Post-Quantum and Blockchain-Based Attestation for Trusted FPGAs in B5G Networks

TL;DR

This paper presents a hybrid security framework for FPGAs in B5G networks, combining post-quantum cryptography, remote attestation, and blockchain to enhance security with minimal performance overhead.

Contribution

It introduces a novel integrated approach using post-quantum cryptography and blockchain for secure FPGA attestation in edge networks, addressing quantum threats and trust issues.

Findings

Only 2% overhead with PQC algorithms compared to non-PQC methods

Effective remote attestation for FPGA security in quantum-threat scenarios

Blockchain ensures secure storage of security evidence

Abstract

The advent of 5G and beyond has brought increased performance networks, facilitating the deployment of services closer to the user. To meet performance requirements such services require specialized hardware, such as Field Programmable Gate Arrays (FPGAs). However, FPGAs are often deployed in unprotected environments, leaving the user's applications vulnerable to multiple attacks.
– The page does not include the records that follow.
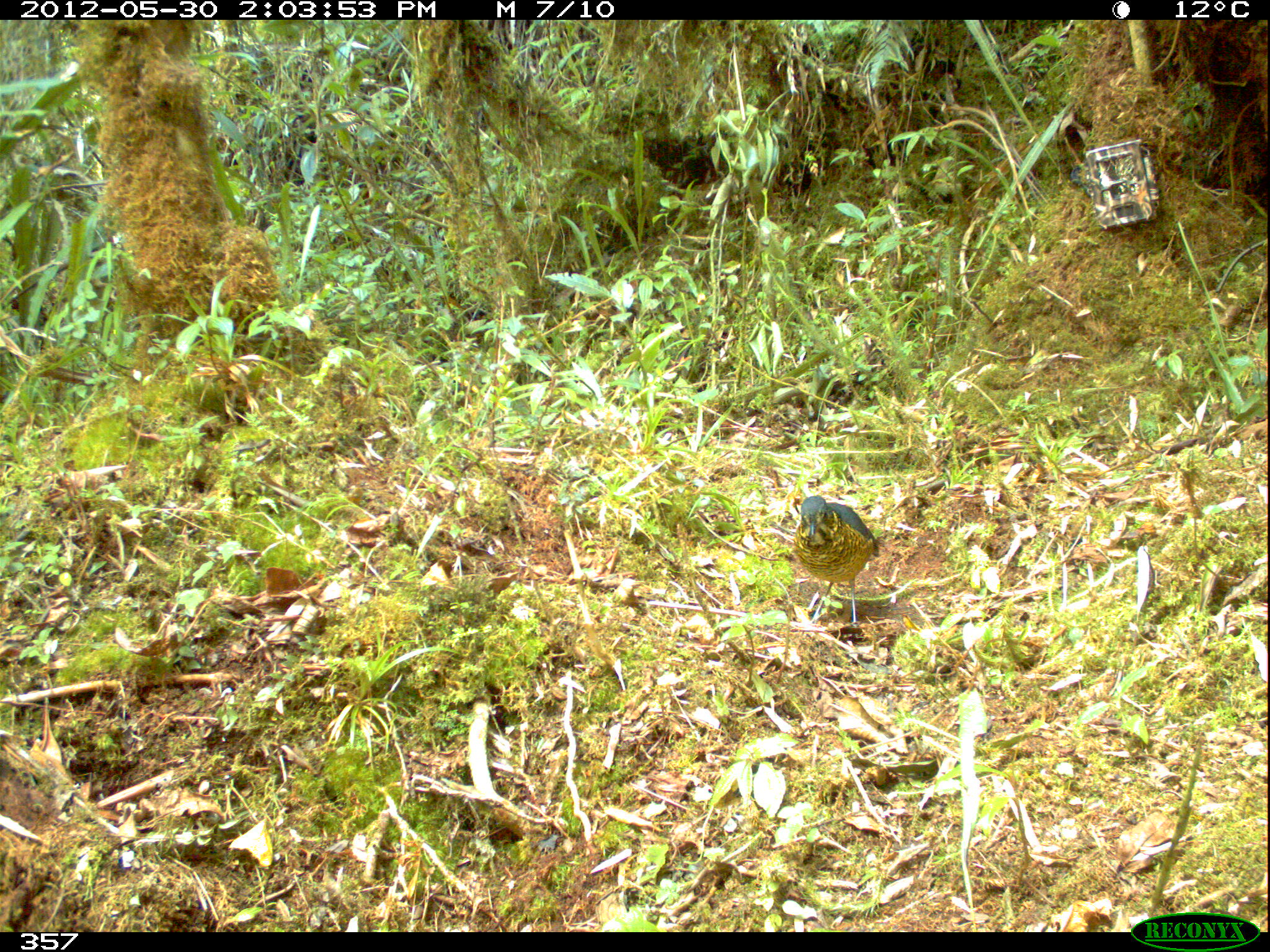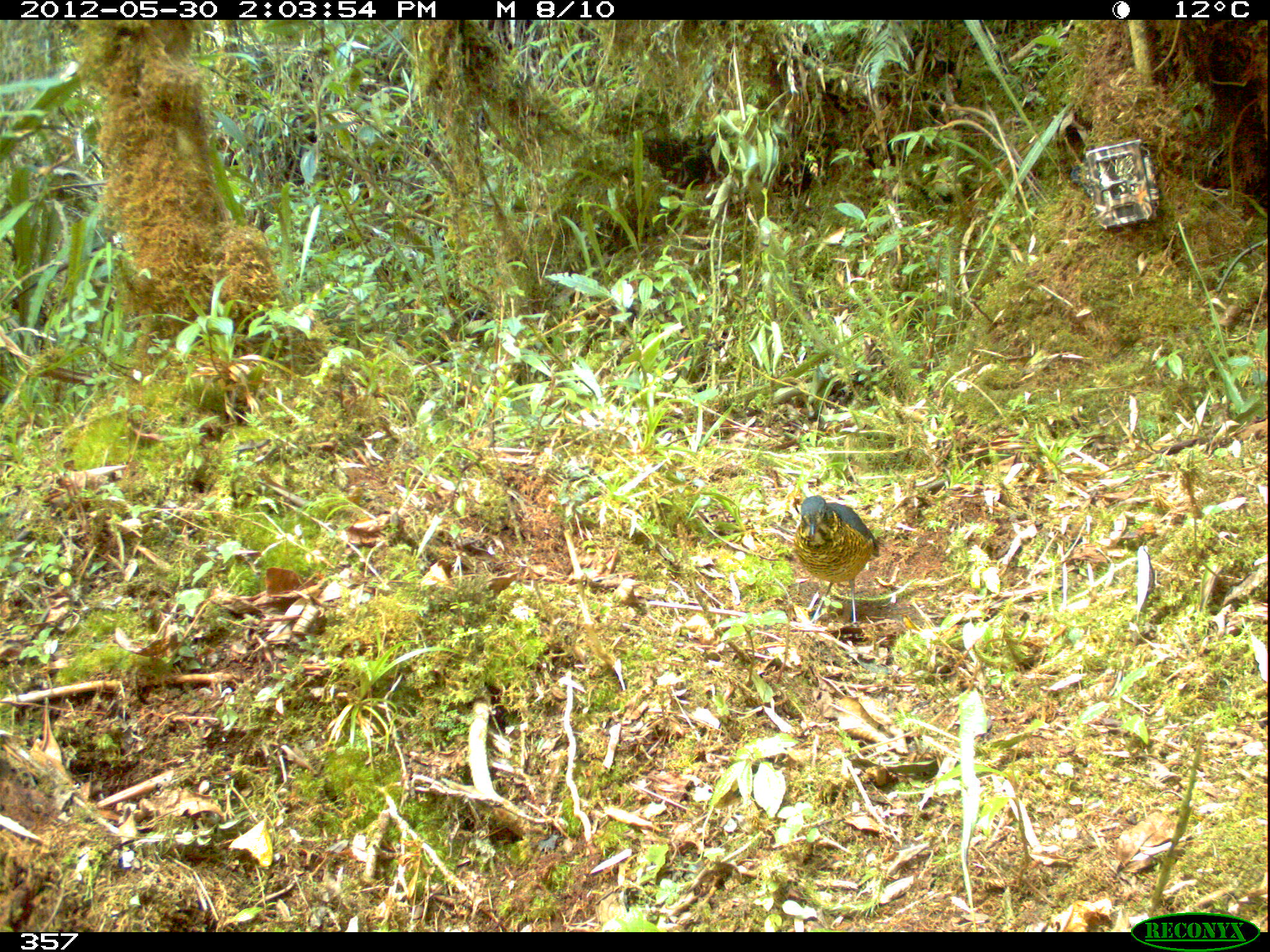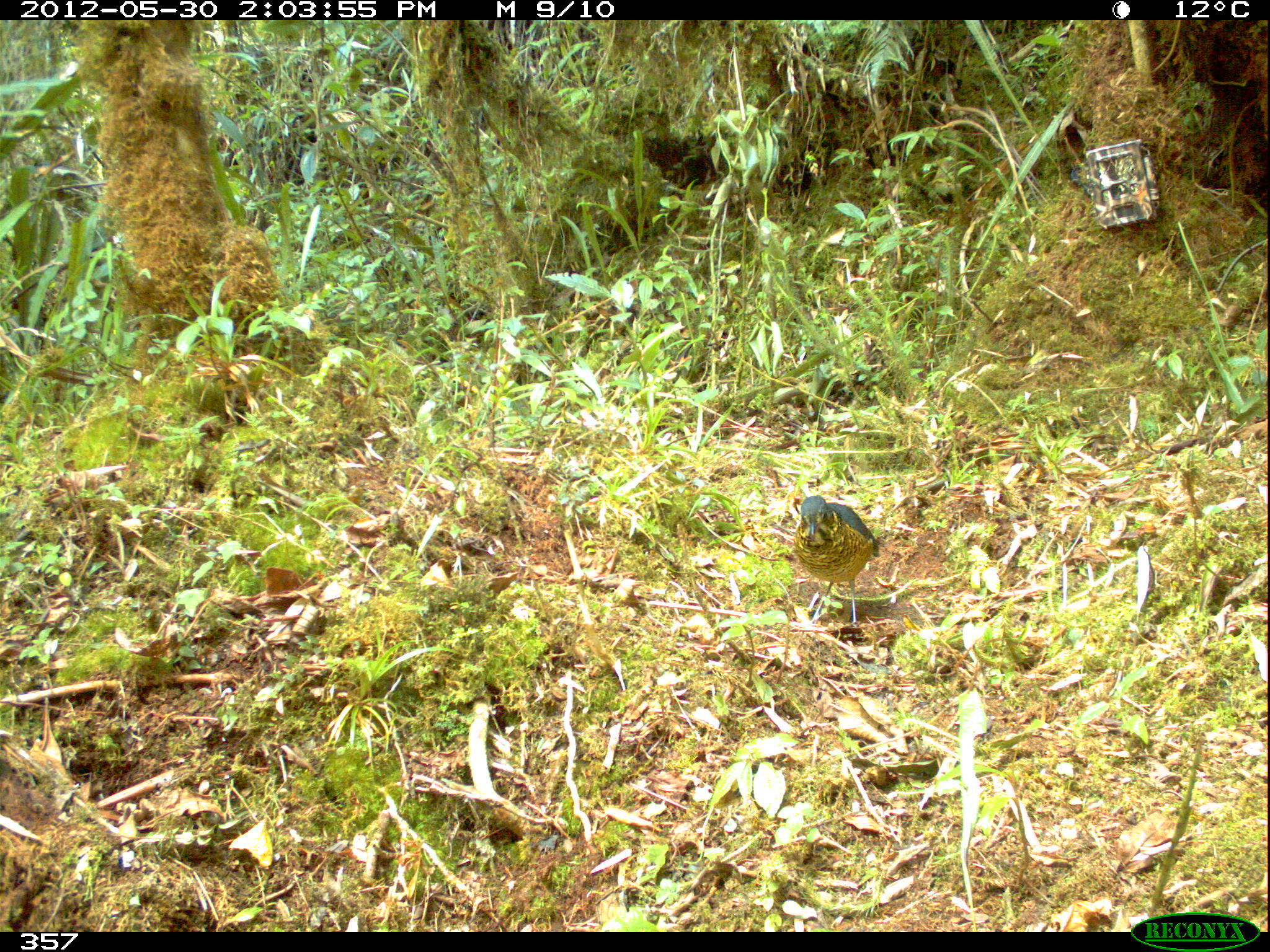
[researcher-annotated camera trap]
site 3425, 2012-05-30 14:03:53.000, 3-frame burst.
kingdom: Animalia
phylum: Chordata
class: Aves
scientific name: Aves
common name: bird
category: unknown bird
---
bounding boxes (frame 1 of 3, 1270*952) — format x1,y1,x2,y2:
unknown bird: 791,494,879,627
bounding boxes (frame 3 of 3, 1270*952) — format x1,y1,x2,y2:
unknown bird: 793,494,878,628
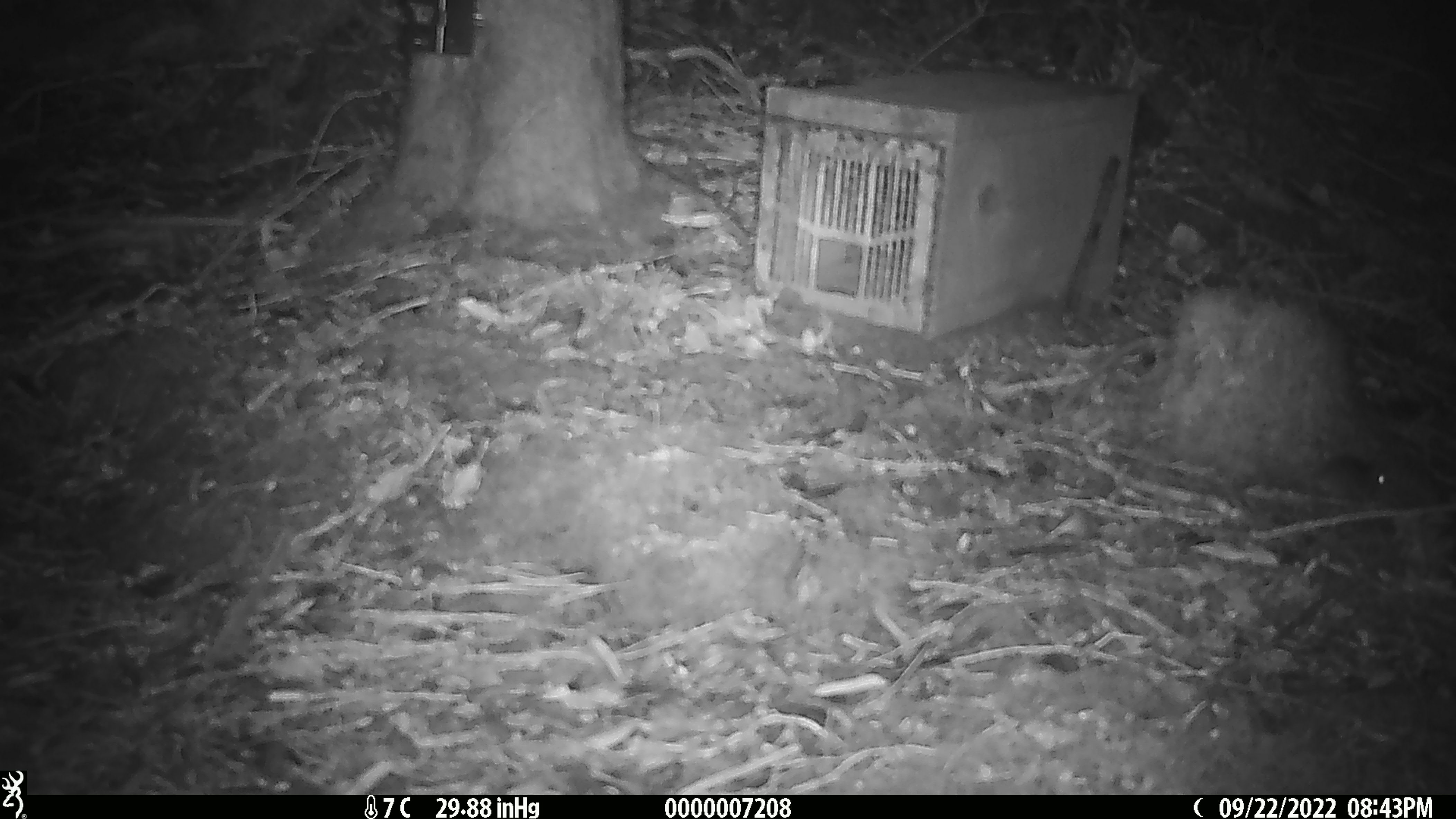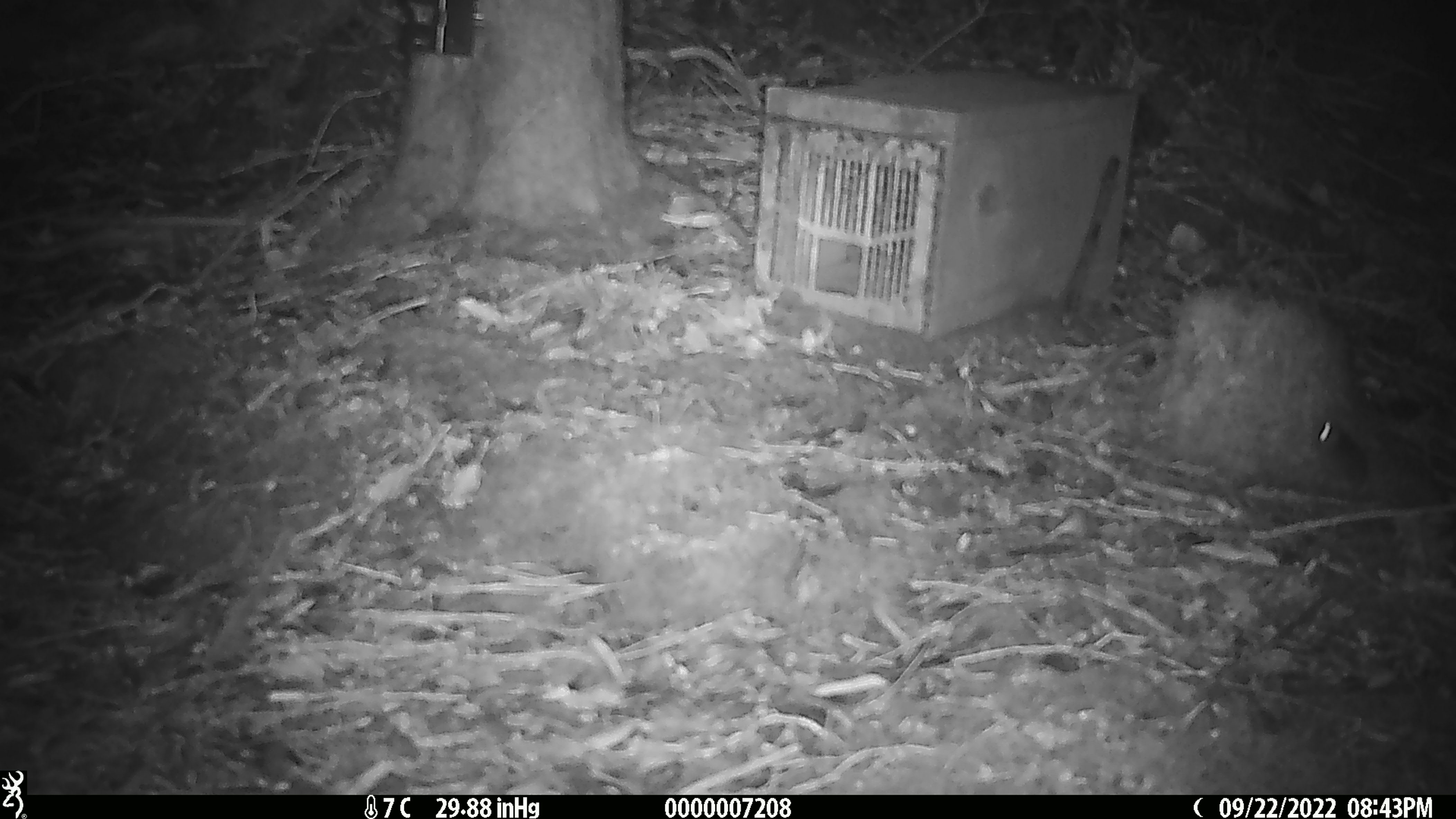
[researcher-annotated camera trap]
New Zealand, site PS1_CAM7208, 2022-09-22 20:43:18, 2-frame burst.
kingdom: Animalia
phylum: Chordata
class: Mammalia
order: Rodentia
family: Muridae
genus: Mus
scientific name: Mus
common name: mouse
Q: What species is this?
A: Mouse (Mus).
With the rise of quantum computing, which threatens the integrity of widely-used cryptographic algorithms, the need for a robust security infrastructure is even more crucial. In this paper we introduce a hybrid hardware-software solution utilizing remote attestation to securely configure FPGAs, while integrating Post-Quantum Cryptographic (PQC) algorithms for enhanced security. Additionally, to enable trustworthiness across the whole edge computing continuum, our solution integrates a blockchain infrastructure, ensuring the secure storage of any security evidence. We evaluate the proposed secure configuration process under different PQC algorithms in two FPGA families, showcasing only 2% overheard compared to the non PQC approach.